:: TASK REQUIREMENTS ::
[1] Using the A-share market report, decide whether each statement agrees with it, answering yes or no and quoting the decisive words: (a) The Shanghai Composite finished above 4,100 points. (b) Combined Shanghai and Shenzhen turnover topped the prior session's. (c) Semiconductors were among the sectors that declined.
[2] List every stock index named in the A-share market report.

:: DOCUMENT PASSAGE ::
━━━━━━━━━━

Mixed A‑share Session Sees Coal and Solar Surge as Tech Pulls Back; Shanghai Index Reclaims 4,100

Mainland Chinese equities were mixed on Feb. 4 as the Shanghai Composite reclaimed 4,100 points while technology sectors retreated. Coal and photovoltaic-related stocks led gains, reflecting a rotation into cyclical and energy themes amid subdued overall turnover and elevated stock‑level volatility.

Bicycle and scooters parked outside a restaurant in vibrant Shanghai, China.

Key Takeaways

  • 1Shanghai Composite rose 0.85% to 4,102.2, while STAR50 and ChiNext fell 1.2% and 0.4% respectively.
  • 2Coal stocks saw a wave of limit‑ups; photovoltaic chain, especially space photovoltaics, led renewable gains.
  • 3Technology sectors including AI, semiconductors and compute hardware experienced broad declines.
  • 4Market breadth was positive but volatile: 3,252 advancing vs. 2,126 declining stocks, and 84 stocks rose over 9%.
  • 5Total turnover across Shanghai and Shenzhen was CNY 248.09 billion, slightly below the prior session.

━━━━━━━━━━

[Collected data]
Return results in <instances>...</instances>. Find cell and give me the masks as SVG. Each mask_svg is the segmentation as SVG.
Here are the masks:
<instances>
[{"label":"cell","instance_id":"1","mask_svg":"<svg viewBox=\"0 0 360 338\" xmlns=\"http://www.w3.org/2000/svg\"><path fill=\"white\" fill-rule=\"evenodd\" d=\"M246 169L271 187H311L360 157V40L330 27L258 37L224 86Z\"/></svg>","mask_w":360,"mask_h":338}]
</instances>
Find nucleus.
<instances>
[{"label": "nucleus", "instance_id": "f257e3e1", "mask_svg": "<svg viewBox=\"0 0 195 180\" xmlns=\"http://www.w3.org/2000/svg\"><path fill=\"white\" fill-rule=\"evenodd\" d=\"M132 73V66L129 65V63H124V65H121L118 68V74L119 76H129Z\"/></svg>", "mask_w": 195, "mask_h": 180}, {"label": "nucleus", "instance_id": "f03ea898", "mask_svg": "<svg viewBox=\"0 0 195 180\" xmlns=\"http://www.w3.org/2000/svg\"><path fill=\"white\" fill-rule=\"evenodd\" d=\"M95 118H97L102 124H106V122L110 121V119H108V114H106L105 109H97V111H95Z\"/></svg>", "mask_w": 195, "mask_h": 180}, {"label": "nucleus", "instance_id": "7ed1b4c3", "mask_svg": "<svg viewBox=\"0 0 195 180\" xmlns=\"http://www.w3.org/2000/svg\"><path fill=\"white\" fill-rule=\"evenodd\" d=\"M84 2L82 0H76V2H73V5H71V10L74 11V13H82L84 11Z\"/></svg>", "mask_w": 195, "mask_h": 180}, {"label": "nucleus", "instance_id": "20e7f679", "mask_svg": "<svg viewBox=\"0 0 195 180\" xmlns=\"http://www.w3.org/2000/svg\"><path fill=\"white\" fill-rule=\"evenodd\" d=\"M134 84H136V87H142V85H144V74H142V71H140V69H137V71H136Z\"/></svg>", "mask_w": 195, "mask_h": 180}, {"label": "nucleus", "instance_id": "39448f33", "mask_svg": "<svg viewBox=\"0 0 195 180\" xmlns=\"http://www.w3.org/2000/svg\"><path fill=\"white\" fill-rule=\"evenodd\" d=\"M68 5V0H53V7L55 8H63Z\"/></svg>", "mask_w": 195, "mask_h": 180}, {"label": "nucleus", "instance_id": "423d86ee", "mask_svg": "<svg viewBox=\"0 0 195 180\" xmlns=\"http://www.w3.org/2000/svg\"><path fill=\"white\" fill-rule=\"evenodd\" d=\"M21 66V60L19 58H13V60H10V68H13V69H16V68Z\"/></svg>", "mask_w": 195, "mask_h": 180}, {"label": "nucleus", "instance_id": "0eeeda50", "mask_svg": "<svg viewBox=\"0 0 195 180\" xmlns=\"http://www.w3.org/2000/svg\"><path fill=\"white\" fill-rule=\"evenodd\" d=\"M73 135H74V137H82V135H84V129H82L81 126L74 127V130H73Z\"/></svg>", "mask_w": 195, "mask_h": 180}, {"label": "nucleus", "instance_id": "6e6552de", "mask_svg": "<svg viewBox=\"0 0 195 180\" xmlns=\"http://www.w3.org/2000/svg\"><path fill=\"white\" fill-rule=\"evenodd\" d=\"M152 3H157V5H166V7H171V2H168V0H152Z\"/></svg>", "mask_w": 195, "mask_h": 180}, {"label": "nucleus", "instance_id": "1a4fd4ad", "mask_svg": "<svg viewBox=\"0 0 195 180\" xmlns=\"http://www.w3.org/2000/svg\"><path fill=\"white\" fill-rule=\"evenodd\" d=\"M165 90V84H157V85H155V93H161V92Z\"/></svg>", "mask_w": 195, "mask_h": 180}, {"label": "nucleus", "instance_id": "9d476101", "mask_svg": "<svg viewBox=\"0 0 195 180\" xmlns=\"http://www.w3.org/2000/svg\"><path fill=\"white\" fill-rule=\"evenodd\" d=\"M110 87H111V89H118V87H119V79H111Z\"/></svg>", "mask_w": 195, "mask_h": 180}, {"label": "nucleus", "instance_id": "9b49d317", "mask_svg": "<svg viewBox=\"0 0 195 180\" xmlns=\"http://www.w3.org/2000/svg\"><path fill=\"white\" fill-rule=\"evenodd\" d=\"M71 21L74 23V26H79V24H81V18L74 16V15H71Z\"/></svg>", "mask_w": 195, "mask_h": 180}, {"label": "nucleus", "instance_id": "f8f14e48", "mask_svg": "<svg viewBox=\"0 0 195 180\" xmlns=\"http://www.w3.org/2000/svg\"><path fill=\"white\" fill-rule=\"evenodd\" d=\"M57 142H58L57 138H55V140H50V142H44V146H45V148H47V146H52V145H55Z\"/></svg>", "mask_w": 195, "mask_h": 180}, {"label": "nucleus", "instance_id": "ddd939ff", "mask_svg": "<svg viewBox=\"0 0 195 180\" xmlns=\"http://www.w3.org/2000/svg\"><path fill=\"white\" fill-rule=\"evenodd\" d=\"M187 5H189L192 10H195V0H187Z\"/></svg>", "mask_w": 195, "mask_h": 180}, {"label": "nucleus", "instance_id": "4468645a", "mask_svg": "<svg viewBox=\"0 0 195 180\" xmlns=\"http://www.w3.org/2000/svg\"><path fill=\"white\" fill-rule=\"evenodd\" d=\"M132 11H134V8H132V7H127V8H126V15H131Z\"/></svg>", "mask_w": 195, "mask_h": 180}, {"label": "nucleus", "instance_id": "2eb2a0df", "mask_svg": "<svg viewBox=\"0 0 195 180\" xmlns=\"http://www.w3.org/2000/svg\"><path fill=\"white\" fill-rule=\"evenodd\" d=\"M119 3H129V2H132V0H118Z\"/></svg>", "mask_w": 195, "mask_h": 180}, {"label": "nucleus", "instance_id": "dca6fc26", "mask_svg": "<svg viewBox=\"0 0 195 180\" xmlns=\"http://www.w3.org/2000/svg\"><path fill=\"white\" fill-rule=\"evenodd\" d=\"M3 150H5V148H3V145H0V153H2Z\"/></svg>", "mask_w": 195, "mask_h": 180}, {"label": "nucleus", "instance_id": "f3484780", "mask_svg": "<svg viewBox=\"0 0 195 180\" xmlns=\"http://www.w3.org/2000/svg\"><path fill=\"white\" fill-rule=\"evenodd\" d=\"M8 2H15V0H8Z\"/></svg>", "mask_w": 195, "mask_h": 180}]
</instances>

━━━━━━━━━━

:: ANSWERS TO THIS EXERCISE ::
[1]
(a) Yes: "Shanghai Composite rose 0.85% to 4,102.2"
(b) No: "slightly below the prior session"
(c) Yes: "Technology sectors including AI, semiconductors and compute hardware experienced broad declines"

[2] Shanghai Composite, STAR50, ChiNext